During the session I asked about the new steps at West Hampstead (Q 207 I think). Background: They started work on putting in a new set of steps between the platforms at West Hampstead. Eventually there will be a new entrance at the side of the station. This is desperately needed, the existing steps to the exit on West End Lane have nowhere near the required capacity and I am frequently queuing at the steps for upwards of 5 minutes just to leave the station. I viewed the steps go up quite quickly and was looking forward to a greatly improved experience. Then they stopped. It has to be near 6 months since any work was done. The construction area is surrounded by hoardings that reduce the width of the platform by about half. When I asked when we could expect the work to finish I was given a glib "summer 2010". Why on earth would you start an intrusive work and then leave it half finished for a whole year before completion?
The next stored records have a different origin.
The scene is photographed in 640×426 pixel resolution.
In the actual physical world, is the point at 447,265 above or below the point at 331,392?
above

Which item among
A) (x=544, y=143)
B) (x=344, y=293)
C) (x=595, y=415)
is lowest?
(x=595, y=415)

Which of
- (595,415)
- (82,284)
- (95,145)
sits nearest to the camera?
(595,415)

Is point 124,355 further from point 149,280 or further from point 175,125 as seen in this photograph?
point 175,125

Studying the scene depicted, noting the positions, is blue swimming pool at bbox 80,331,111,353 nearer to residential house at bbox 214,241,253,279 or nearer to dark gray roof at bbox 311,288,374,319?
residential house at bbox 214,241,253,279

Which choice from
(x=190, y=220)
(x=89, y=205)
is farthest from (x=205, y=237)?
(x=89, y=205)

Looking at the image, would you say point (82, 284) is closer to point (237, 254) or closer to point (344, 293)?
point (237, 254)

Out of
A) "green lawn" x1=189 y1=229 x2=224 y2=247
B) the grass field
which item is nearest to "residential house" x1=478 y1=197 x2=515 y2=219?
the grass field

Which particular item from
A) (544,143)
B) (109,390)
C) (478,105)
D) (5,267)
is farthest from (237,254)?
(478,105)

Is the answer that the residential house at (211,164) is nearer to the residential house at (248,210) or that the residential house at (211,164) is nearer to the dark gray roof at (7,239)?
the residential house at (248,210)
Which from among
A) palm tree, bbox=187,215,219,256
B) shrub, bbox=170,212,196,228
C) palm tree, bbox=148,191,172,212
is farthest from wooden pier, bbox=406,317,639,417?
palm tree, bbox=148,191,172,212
Another example of how management incompetence is causing commuters pain on the Thameslink line.

Of course the other thing they are doing at West Hampstead is increasing the platform length to accommodate 12 car trains. The question 'Why?' immediately springs to mind for a couple of reasons. Firstly, the current platforms can take 8 car trains and many existing services use this; however when the full timetable is in operation there are frequently 4 car trains running during rush hour. Many of the current overcrowding issues could be addresses merely by running 8 car trains through the existing facilities. Secondly, the current exit stairs cannot handle the people getting off of 4 car trains. With the second set in operation there may be enough to handle an 8 car train. A 12 car train is going to get us back to the current overcrowding levels when leaving the station.

So that covers some of my general gripes... now on to a couple of specifics.
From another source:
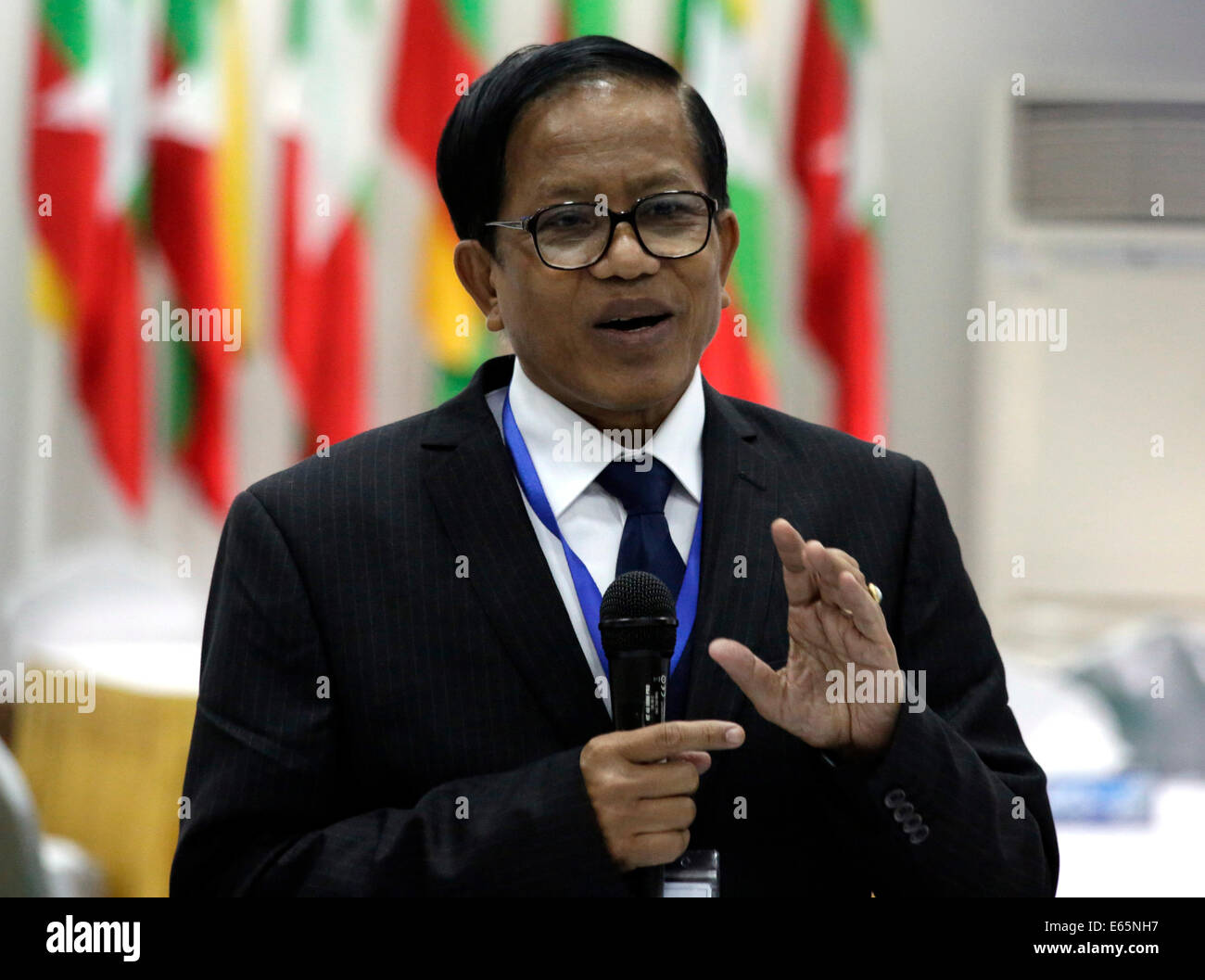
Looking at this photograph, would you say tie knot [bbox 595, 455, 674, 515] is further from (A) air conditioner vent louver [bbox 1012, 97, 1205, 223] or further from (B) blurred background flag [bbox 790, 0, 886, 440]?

Last minute platform changes. Last night I was waiting on platform 2 at West Hampstead for the 18:38. At around 18:45 I spotted the lights of the train as it approached the station. Shortly after I spotted it an announcement was made that it would now be stopping on platform 4. I was at the opposite end of the platform from the stairs (current crowding levels preclude hedging your bets and waiting by the stairs). As I was making my way down the platform and the train pulled in two things became clear. Firstly that I was not going to make it up the stairs to cross to platform 4 in time. Secondly I could see that the train pulling in was already overcrowded and that only a small fraction of thoses trying to cross would actually squeeze on.

Tonight I got to West Hampstead at around 18:38. I was just settling myself in for the wait on the freezing cold platform until the 18:51 when a train pulled in. It wasn't on the departures board. Noone knew where it was stopping. We got on anyway. Just before the doors closed (too late for anyone to get off) they announced it was fast to Mill Hill. Noone in my carriage was bothered by this. We settled in cosily in the aisles crushed together and a few people joked about the pot-luck service. Someone noticed that the display on the platform was listing a stop at Elstree but not Radlett. This made a couple of Radlett residents nervous; however there were confident replies that trains that stopped at Elstree always stop at Radlett too. When we got to Elstree and skipping Radlett was confirmed the general opinion was that getting off was a bad idea. Some people had heard that there might be another train stopping at Elstree some time in January but were unsure of the year.

I was fine because I was getting off at St Albans.

As I left the station I overheard someone say "Its quite fun really, never knowing what time your train will be."

This is no way to run a business. But then its not as if their captive audience have any alternative way to get to work so they can get away with whatever they want.